[START TEXT PASSAGE]
The second catalyst used in the invention may be the commonly used catalyst in the reaction of catalytic cracking in the art.

In the invention, the first catalyst after being heated to a high temperature in the combustion chamber the first catalyst is charged into a pyrolysis reactor by using a spiral conveyor. Waste plastics (or heavy oil) are charged into the sealed pyrolysis reactor, and there they are directly mixed with the hot first catalyst to perform a reaction of pyrolysis and first catalytic cracking. The materials are decomposed into gaseous hydrocarbons and residues. The gaseous hydrocarbons then enter a fixed bed in the reactor and are further decomposed into smaller molecules via a second catalytic cracking. Gaseous substances from the reaction are collected by means of the conventional process in the prior art so as to obtain gasoline and diesel. Said first catalyst and residues in the reaction are introduced into a gasification chamber by a screw, and further into a separator by a spiral conveyor. Hot flue gas is led into the separator

with a blower, which blows said mixture into a cyclone separator so as to collect a solid mixture. Said mixture is introduced into a combustion chamber by a spiral conveyor. In the combustion chamber, organic substances in the mixture are burnt out, while the first catalyst is heated and delivered to the spiral reactor again.

In the above-mentioned process, the feedstock is mixed directly with hot first catalyst, and pyrolysis and the first catalytic cracking take place at the same time. The first catalyst is not only used as a heating medium but also as a catalyst, which can be recycled.
[END TEXT PASSAGE]
[START MATERIAL PROVIDED]
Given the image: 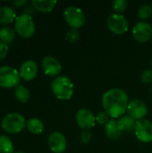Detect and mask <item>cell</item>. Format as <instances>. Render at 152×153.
[END MATERIAL PROVIDED]
** SET PROBLEM **
According to the waste plastic pyrolysis text, what two roles does the first catalyst serve?

** ANSWER TO THE PROBLEM **
It serves as both a heating medium and a catalyst.